Tartar, also known as dental plaque, is composed mainly of :


- Hydroxyapatite, apatite;

- Proteins, carbohydrates;

- Minerals such as brushite and whitlockite;

- Microorganisms;

- Remains of tissues.


    Deposits of this type occur particularly often on the lower incisors as well as on the outside of the upper molars, because a particularly large amount of saliva accumulates in these places. The fluid escapes to important protective and digestive functions, but in combination with poor oral hygiene, it leads to disease.

    If solid plaque forms in the visible dental area, it is called supragingival calculus. Tartar can also form under the neck of the tooth and thus be covered by the gums. This is called subgingival calculus or tartar.

    How is plaque and therefore tartar created?

    The cause of the formation is the inorganic composition of the saliva. These inorganic substances tend to accumulate in the soft coatings of the teeth. A chemical reaction occurs and the deposits harden: stubborn tartar is formed.

    Every oral cavity contains a multitude of germs that are part of the natural and healthy oral flora. Regular and proper brushing of your teeth removes food residues and prevents too many germs from settling in, which then use the food components for your metabolism. Poor oral hygiene and crowded teeth promote the formation of plaque. Inadequate flossing also leads to faster formation of plaque and solid deposits - especially in the lower incisor area.

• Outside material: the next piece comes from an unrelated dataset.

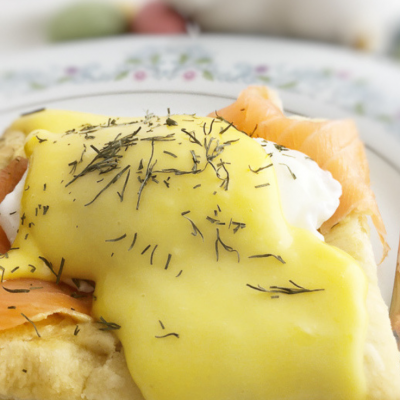smoked salmon eggs benedict, eggs benedict, brunch, breakfast, Easter brunch, Mother's Day brunch, smoked salmon, puff pastry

    Tartar develops in four phases:

    1. A thin layer of plaque forms on the natural enamel of the teeth only four hours after brushing, but it does not yet contain bacteria.

    2. Food remains are the basis for the multiplication of caries pathogens in the oral cavity. These bacteria also cling to the thin layer of saliva.

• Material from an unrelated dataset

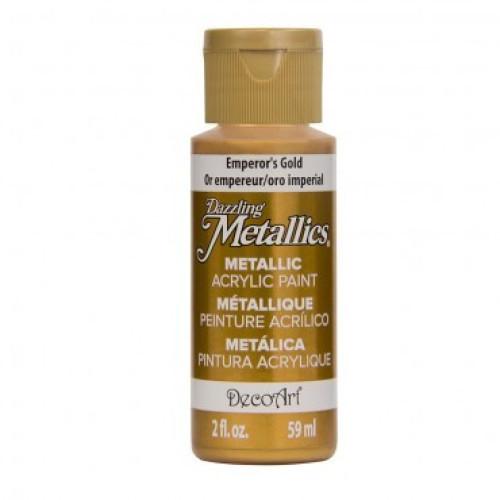 Tinta Decoart Dazzling Metálica Emperos Gold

    3. Over time, plaque builds up on the teeth.

    4. If the plaque is not removed, it can mineralize in 8 to 10 days, resulting in tartar.

    How can tartar affect the teeth and gums?

    Tartar cannot be completely avoided and it affects your dental health. Plaque, from which tartar forms, is always deposited on your teeth naturally. On the one hand, tartar can grow and, on the other hand, it also provides a breeding ground for bacteria. The acids secreted attack the enamel of the teeth and can then lead to tooth decay which, if left untreated, penetrates the interior of the tooth to the root. Severe inflammation can lead to tooth loss or even more serious health complications if the inflammation spreads to the heart or brain.

    Bacteria can also cause gum irritation or inflammation. Gum inflammation can usually be resolved with careful dental care and the use of mouthwash. However, if the gingivitis worsens, periodontitis can occur. This can lead to bone resorption and tooth loss.

    How do you remove tartar from your teeth?

    The most important thing you need to know about tartar removal is that calcified plaque cannot be completely removed with a toothbrush, but must be removed by the dentist.

    While soft deposits (plaque) can be easily removed with a toothbrush and dental floss, professional cleaning and treatment of the teeth at the dentist is useful for plaque that has solidified, and therefore for tartar.

    This requires the use of special devices such as curettes or ultrasound instruments. The dentist uses curettes by hand, while ultrasound is performed by machine. Ultrasound uses high-frequency, heat-generating waves. The resulting vibrations cause solid deposits on the teeth to flake off.

    You can prevent tartar with comprehensive dental care:

    You lay the foundation for successful tartar prevention with careful and regular dental care.

    Brush your teeth at least twice a day for at least two minutes. Use a soft to medium-hard toothbrush with a brush head that is not too large and hygienic plastic bristles. Don't neglect the hardest-to-reach areas on the inner tooth surfaces and the tooth surfaces of the back molars. Electric toothbrushes may not be more advanced, but they make it easier to clean teeth thoroughly, since no brushing technique is innate. Also choose a toothpaste that contains fluoride, as this helps repair damaged tooth enamel (fluoride content of 1000 ppm - 1500 ppm). You can only remove plaque from the spaces between your teeth by flossing regularly.